Compensation of Hatfield v. State Accident Insurance Fund

SCHWAB, C. J.

Claimant appeals from the Workers’ Compensation Board’s denial of his claim. The issue is whether claimant proved that his back strain arose out of and in the course of his employment.1 We conclude that he did not and thus affirm.

Claimant was not able to identify the precise source of his back problems. On August 14,1978 he jarred his back and neck at work when he backed a truck into something projecting above an unfinished road surface. He was free of back symptoms for about the next two weeks.

Dining the balance of August and early September claimant, a cement mason, was constructing curbs. This required that he bend over a substantial percentage of the time and do some heavy lifting. He began to experience pain in his back and neck that worsened as the job progressed. Claimant sought medical attention in mid-September.

Claimant does not contend that the August 14 incident caused his back problems. Rather, he argues that the constant bending and lifting while working on curbs over the following month caused his back strain.

None of the medical evidence supports claimant’s theory. A five-sentence letter from Dr. Johnson just reports that claimant was examined three times; it does not state a diagnosis or express an opinion on the cause of claimant’s back problem. A letter from Dr. Struckman states:

"* * * [Claimant] is certain that this pain is [job-related] because everybody else on the job has a sore back. I am not so sure it is job-related. * * *
*282"* * * * *
"* * * without a specific history of iAjury, I think it would be difficult to establish a definite etiologic cause for his pain. * * *”

Dr. Raaf reported:

"Neurological examination fails to reveal any objective evidence of injury to the central or peripheral nervous system. I think he sustained a mild cervical, dorsal, and lumbar strain. * * *”

Dr.
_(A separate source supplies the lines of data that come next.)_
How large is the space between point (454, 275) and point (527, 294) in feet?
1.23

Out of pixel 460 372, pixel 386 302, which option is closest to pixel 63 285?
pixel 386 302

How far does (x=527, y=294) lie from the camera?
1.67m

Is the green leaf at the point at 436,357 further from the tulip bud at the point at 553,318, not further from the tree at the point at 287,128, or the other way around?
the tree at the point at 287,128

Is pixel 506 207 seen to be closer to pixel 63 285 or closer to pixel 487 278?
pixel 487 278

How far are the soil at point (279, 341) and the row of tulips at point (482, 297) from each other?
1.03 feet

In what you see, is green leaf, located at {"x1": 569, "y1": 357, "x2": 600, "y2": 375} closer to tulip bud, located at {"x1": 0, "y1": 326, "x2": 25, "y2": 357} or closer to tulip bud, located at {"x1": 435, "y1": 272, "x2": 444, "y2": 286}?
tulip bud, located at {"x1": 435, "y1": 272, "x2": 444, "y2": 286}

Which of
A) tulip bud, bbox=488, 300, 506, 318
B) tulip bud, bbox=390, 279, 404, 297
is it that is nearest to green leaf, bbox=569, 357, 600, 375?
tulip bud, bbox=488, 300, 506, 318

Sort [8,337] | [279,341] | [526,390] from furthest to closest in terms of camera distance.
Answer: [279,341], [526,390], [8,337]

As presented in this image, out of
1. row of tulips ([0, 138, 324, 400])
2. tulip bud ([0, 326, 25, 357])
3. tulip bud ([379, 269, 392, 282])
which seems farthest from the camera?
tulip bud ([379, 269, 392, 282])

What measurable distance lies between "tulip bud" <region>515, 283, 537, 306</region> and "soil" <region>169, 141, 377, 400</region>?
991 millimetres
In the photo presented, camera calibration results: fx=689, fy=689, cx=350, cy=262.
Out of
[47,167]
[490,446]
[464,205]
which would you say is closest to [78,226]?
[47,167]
Raaf did not express any opinion on the cause of claimant’s back strain.

Some cases have suggested or held that medical evidence is essential to establish that a given disability was caused by a claimant’s employment.2 Other cases have suggested or held that such medical evidence is not necessarily essential.3 There are two ways to interpret these cases. First, they might establish firm rules of law. Second, they may merely explain the reasoning of courts, on de novo review, as to what was found persuasive or unpersuasive in the individual case.

The second possibility is sufficient to dispose of this case. Given the absence of a specific injury, Dr. Stuck-man’s blunt skepticism, Dr. Johnson’s silence, and Dr. Raaf’s silence, we are not persuaded that claimant’s ordinary work activities in August and September of 1978 caused his back strain.

Affirmed.

Claimant correctly points out that some language in the referee’s decision, which was adopted by the Board, is inconsistent with Hutcheson v. Weyerhaeuser, 288 Or 51, 602 P2d 268 (1979). We are, however, reviewing de novo the result reached below, not the reasoning used.

Orr v. Industrial Acc. Com., 217 Or 249, 342 P2d 136 (1959); Landauer v. State Inc. Acc. Com., 175 Or 418, 154 P2d 189 (1944); Hart v. SAIF, 31 Or App 181, 570 P2d 92 (1977); Foley v. SAIF, 29 Or App 151, 562 P2d 593 (1977).

Uris v. Compensation Department, 247 Or 420, 427 P2d 753, 430 P2d 861 (1967); Mueller v. SAIF, 33 Or App 31, 575 P2d 673 (1978); Volk v. Birdseye Division, 16 Or App 349, 518 P2d 672, rev den (1974).